== Given passage ==

I haven't noticed this phenomena in Ontario yet, but I rarely buy things in big packs, save TP, and I'm diligent in checking the per unit price on that. I don't know if they are required to here, but all the big supermarkets seem to have per unit pricing on the tags on the shelves. I would wager most people are too busy when shopping to check out all those things, especially if you're not shopping alone.
posted by glip at 5:22 AM on September 29, 2010


Any given week at Kroger, the half-gallon or the gallon of milk might be cheaper in unit cost. This irritates me more than I ought to let it.
posted by Wolfdog at 5:22 AM on September 29, 2010


I wouldn't be surprised if the chairman of Tesco sits in a big office in a dormant volcano, surrounded by pools filled with piranha fish, stroking a white persian cat.

This is Tesco House, Tesco's head office in Cheshunt on Google Streetview.

It is a horrible building, in a scabby road, on a crumbling industrial estate on the edge of the toilet town that is Cheshunt. The only saving grace is that part of the Lea Vally Park is nearby on the right side of the tracks.

I think they've gone for the WalMart approach when it comes to head offices.

It will cease being the lair of Sir Terry Leahy from March next year as he is retiring. He does live in Cuffley, childhood home of Victoria Beckham, which has no volcanoes either. However, posh cats & fancy fish no doubt abound...
posted by i_cola at 5:36 AM on September 29, 2010 [1 favorite]


Note that all of the links in the FPP have to do with European retail. Not that surprising, given their source. But it's been my experience that the bigger package has tended to cost more per unit price in Europe for years. Like since the 1990s, which is the first time I was over there.

Why is this news? The European retail and service industry is notoriously consumer unfriendly and proprietor friendly. The grocery store my friends frequented in southern Germany stopped stocking peanut butter because it sold too fast. The mind boggles.
posted by valkyryn at 5:40 AM on September 29, 2010 [2 favorites]


I think they've gone for the WalMart approach when it comes to head offices.

Considering that Wal-Mart's corporate office looks like a Wal-Mart and backs up on a cemetery, that's saying something.

Holy crap, that place looks depressing. And I even like Wal-Mart.
posted by valkyryn at 5:47 AM on September 29, 2010 [1 favorite]


Is that really so rare, though? I thought everyone was equipped with enough common sense to spend half a second comparing unit prices?

===
== Exercise data ==

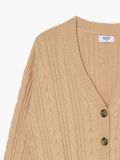 Strickjacke - Beige - CROPP - small5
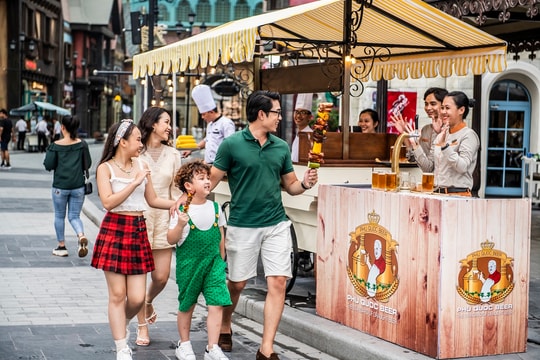 “Bật mí” đặc quyền trải nghiệm “kỳ quan cảm xúc không giới hạn” của những tấm vé 8Wonder Winter Festival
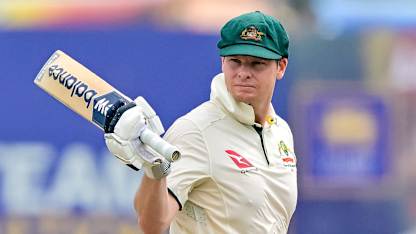 Steve Smith joins 10,000 club in Sri Lanka as Australia dominate first day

===

Tasks to complete:
A) Copy out the unit-pricing thread word for word, everything from "posted by valkyryn at 5:40" down to "that's saying something.".
B) Pick up the unit-pricing thread after its last line and keep it going.

Responses to the tasks:
A)
posted by valkyryn at 5:40 AM on September 29, 2010 [2 favorites]


I think they've gone for the WalMart approach when it comes to head offices.

Considering that Wal-Mart's corporate office looks like a Wal-Mart and backs up on a cemetery, that's saying something.

B)
If you've never had a reason to do it (thrift, poverty), it's not generally a skill you develop. I sometimes need to remind mrs ozzy to check unit pricing when we shop. She, on the other hand, has to make decisions about almost-but-not-quite-fungible goods when the unit pricing is too similar for me to make a call. (I seriously freeze up buying Band-Aids; too many choices. I'm a little bit insane.)
posted by uncleozzy at 5:56 AM on September 29, 2010 [1 favorite]


It is a horrible building, in a scabby road, on a crumbling industrial estate on the edge of the toilet town that is Cheshunt.

True, but they've been there for a bloody long time. My mum worked for them there before at some point before I was born (so at least 35 years ago).

She always claimed that she 'broke' one of their security dogs at Deleware Road. She was working late and no-one had told security. When we walked out the back door, a GSD came charging at her. It never occurred to her that it was dangerous (she wasn't always the brightest) and held her arms open to hug it. And gave it's belly a rub. From that point onwards it used to run up to intruders and roll over onto its back.

And, since i'm telling stories you aren't interested in, Leahy's predecessor (Ian MacLaurin) was a very down to earth man. He turned up at his (nearly) local Tesco in Baldock on a regular basis - allegedly to use the staff canteen while his wife was doing the shopping.

On on occasion my brother turned up for his lunch and too a seat at the only remaining table. The old guy there spent half an hour talking about cricket and who should be on the England cricket team. It was only after my brother went down from lunch that he found out this old guy was the Chairman of Tesco and (I think) head of the MCC selection committee.
posted by sodium lights the horizon at 5:59 AM on September 29, 2010 [7 favorites]


In addition to the very good advise unthread re: checking price per kg, you've also got to watch the prices when you check out.

When we do the weekly shop I mentally add up prices as items are dropped in the cart. I generally hit the till total plus / minus about three to four percent.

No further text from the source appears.